<b>Guide to Geospatial Searching on Amazon CloudSearch</b>
Geospatial Searching is a specialized form of search operation, usually performed within a geographical context or in other words, ‘space.’ This form of search is an important aspect of AWS Solution Architect’s / Amazon CloudSearch because it allows you to filter and sort your search results based on location data. It uses a geospatial point type that represents a location in a 2-dimensional space.
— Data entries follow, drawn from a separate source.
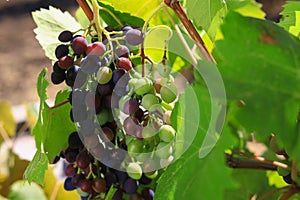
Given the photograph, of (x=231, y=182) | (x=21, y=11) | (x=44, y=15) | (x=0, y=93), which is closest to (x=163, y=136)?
(x=231, y=182)

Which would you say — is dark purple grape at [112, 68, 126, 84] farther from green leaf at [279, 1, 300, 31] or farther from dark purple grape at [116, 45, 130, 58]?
green leaf at [279, 1, 300, 31]

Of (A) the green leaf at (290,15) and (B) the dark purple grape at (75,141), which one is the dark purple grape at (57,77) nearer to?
(B) the dark purple grape at (75,141)

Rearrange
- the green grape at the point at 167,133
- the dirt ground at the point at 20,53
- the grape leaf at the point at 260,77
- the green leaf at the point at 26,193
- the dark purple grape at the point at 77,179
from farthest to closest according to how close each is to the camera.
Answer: the dirt ground at the point at 20,53 → the green leaf at the point at 26,193 → the dark purple grape at the point at 77,179 → the green grape at the point at 167,133 → the grape leaf at the point at 260,77

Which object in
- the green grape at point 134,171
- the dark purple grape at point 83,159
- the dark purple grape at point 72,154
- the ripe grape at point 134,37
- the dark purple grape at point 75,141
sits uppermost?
the ripe grape at point 134,37

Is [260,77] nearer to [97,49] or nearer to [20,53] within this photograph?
[97,49]

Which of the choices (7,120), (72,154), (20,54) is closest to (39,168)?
(72,154)

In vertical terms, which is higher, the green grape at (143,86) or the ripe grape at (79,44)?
the ripe grape at (79,44)

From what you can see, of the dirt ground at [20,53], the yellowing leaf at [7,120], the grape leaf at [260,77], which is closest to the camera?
the grape leaf at [260,77]

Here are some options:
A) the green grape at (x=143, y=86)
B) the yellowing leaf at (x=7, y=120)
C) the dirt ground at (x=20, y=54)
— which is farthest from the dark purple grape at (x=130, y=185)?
the dirt ground at (x=20, y=54)
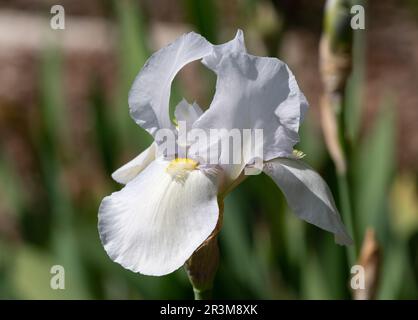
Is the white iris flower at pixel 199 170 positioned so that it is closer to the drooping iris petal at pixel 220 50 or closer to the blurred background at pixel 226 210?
the drooping iris petal at pixel 220 50

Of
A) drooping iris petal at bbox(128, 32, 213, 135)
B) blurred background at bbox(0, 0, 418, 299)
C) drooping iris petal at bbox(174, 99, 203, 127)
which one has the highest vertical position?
drooping iris petal at bbox(128, 32, 213, 135)

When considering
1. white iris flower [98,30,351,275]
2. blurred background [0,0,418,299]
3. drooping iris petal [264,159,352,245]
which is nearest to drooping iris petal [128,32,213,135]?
white iris flower [98,30,351,275]

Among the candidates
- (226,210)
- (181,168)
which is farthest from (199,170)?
(226,210)

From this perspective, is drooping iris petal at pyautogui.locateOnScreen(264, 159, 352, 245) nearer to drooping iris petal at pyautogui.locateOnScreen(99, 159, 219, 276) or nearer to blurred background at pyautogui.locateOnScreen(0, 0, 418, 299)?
drooping iris petal at pyautogui.locateOnScreen(99, 159, 219, 276)

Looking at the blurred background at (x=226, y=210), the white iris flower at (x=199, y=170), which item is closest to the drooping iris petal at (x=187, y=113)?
the white iris flower at (x=199, y=170)

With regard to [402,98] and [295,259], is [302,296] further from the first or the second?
[402,98]

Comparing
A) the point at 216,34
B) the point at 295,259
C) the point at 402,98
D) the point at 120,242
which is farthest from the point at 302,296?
the point at 402,98

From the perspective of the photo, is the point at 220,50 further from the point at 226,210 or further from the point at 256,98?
the point at 226,210
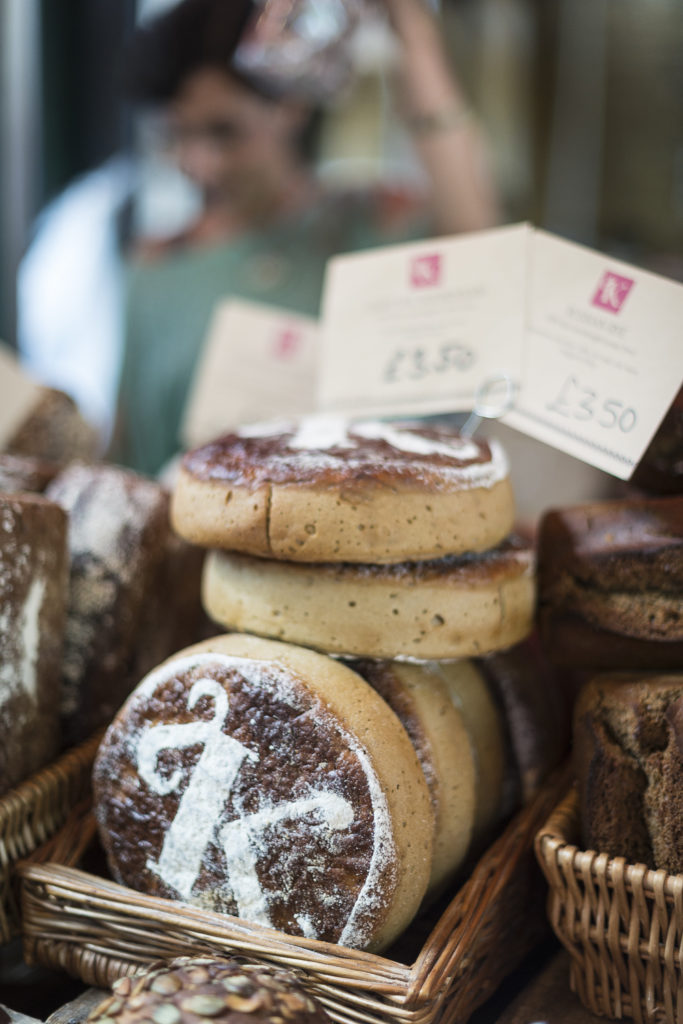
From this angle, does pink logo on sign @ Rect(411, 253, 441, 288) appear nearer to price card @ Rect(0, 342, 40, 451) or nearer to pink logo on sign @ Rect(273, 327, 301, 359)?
pink logo on sign @ Rect(273, 327, 301, 359)

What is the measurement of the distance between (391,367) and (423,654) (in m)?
0.49

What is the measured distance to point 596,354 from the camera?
115 centimetres

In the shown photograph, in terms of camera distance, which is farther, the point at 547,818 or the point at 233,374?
the point at 233,374

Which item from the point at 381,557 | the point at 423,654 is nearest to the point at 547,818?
the point at 423,654

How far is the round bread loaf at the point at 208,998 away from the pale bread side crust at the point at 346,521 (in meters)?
0.44

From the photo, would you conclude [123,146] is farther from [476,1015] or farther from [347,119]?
[476,1015]

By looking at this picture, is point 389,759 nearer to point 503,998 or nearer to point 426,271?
point 503,998

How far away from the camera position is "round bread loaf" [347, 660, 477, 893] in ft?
3.50

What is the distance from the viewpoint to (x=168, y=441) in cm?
254

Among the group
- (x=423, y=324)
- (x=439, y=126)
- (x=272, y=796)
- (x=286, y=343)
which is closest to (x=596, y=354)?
(x=423, y=324)

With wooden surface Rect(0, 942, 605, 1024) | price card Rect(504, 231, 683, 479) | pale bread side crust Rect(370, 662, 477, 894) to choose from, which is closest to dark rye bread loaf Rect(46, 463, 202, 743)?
wooden surface Rect(0, 942, 605, 1024)

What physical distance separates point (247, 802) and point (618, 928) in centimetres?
43

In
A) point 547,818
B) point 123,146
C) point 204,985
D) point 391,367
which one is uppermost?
point 123,146

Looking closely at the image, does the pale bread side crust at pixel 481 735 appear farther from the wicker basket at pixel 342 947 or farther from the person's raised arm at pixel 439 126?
the person's raised arm at pixel 439 126
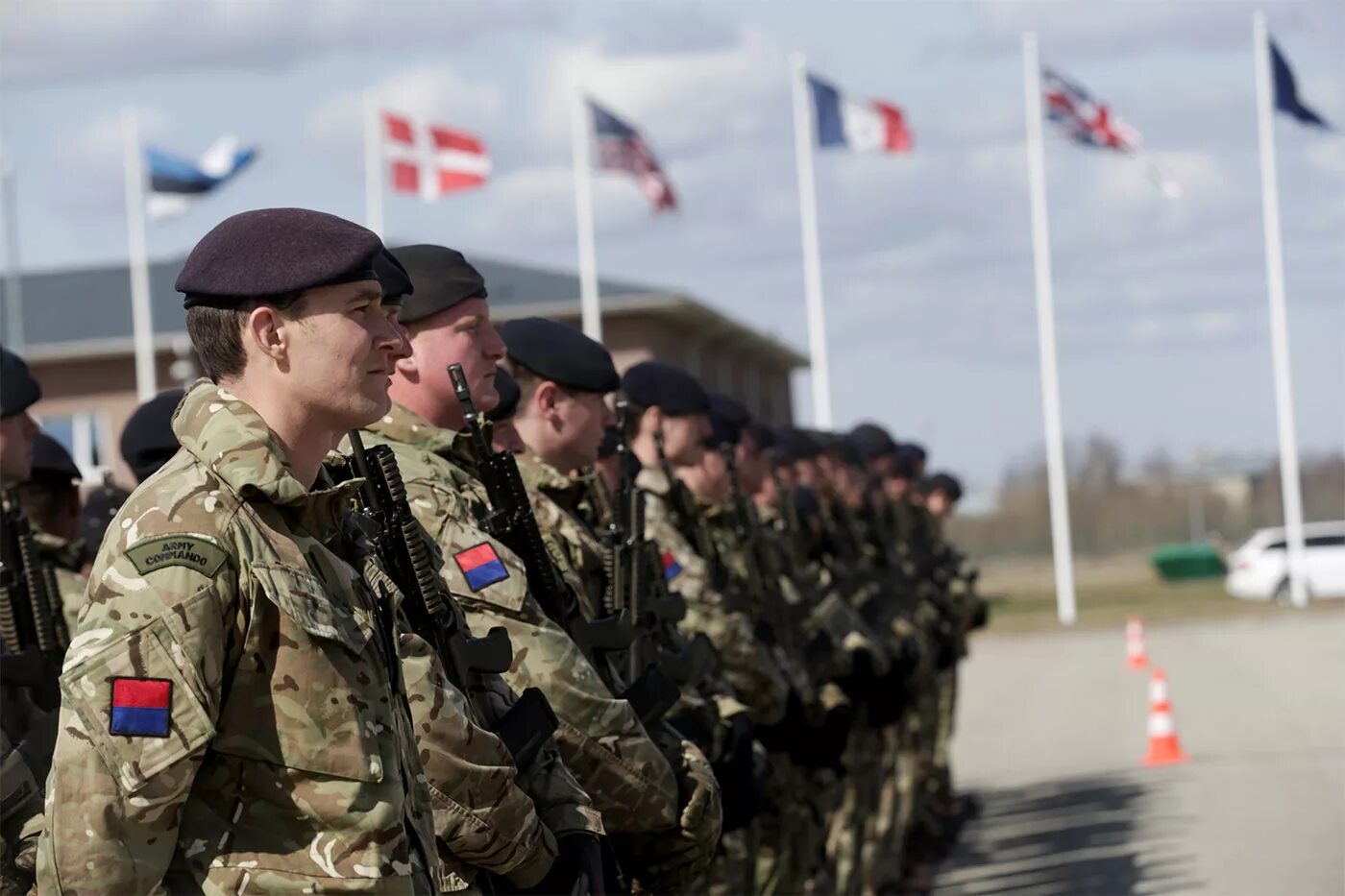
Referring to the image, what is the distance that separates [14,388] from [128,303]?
96.5ft

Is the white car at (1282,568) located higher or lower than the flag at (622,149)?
lower

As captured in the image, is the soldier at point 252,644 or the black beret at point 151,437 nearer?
the soldier at point 252,644

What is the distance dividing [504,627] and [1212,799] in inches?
373

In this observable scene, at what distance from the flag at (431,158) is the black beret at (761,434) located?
1491 centimetres

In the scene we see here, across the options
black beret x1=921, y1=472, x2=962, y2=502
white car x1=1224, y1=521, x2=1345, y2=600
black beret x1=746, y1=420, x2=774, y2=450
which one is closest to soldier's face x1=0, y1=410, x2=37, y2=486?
black beret x1=746, y1=420, x2=774, y2=450

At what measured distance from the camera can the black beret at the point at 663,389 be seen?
7.23 m

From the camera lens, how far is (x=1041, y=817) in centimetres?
1281

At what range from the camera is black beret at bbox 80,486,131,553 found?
Answer: 19.5ft

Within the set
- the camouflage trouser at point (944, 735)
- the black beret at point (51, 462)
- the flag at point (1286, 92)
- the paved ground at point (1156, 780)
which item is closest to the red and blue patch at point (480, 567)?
the black beret at point (51, 462)

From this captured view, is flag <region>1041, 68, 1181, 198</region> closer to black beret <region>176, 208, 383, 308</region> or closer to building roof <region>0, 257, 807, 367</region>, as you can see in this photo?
building roof <region>0, 257, 807, 367</region>

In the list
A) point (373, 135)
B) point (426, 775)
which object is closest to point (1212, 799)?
point (426, 775)

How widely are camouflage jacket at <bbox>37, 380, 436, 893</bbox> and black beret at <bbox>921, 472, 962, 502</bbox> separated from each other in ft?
40.0

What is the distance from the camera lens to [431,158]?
24609 millimetres

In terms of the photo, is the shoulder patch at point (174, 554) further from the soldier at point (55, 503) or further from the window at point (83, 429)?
the window at point (83, 429)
Why it is important: It is crucial as it helps in locating the physical address, objects or occurrences in an area, helps in determining the routes and paths, and aids in resource management, among other uses. In the larger scheme of things, it can assist in disaster management, security, climate change studies, and other spatial dependent studies.
How it works: It indexes documents that have a specified 'latlon' field type which stores a location. You can perform three types of geo queries including: a bbox (bounding box) query that matches all the documents within a specified rectangular area, a distance query that matches every document within a certain distance from a specific point, and a polygon query that matches every document within a specified polygon.
Exam Tips - Answering Questions on Geospatial Searching: Always relate your answers with practical, real-world scenarios. For example, explaining how geospatial searching can be used in mapping applications to locate nearby places or objects. Understand the types of geo queries and when to use them. Lastly, be sure to familiarize yourself with how to index 'latlon' fields and how to work with geospatial data in CloudSearch.
Remember, effective application and understanding of the concepts distinguishes a simple test-taker from a solution architect.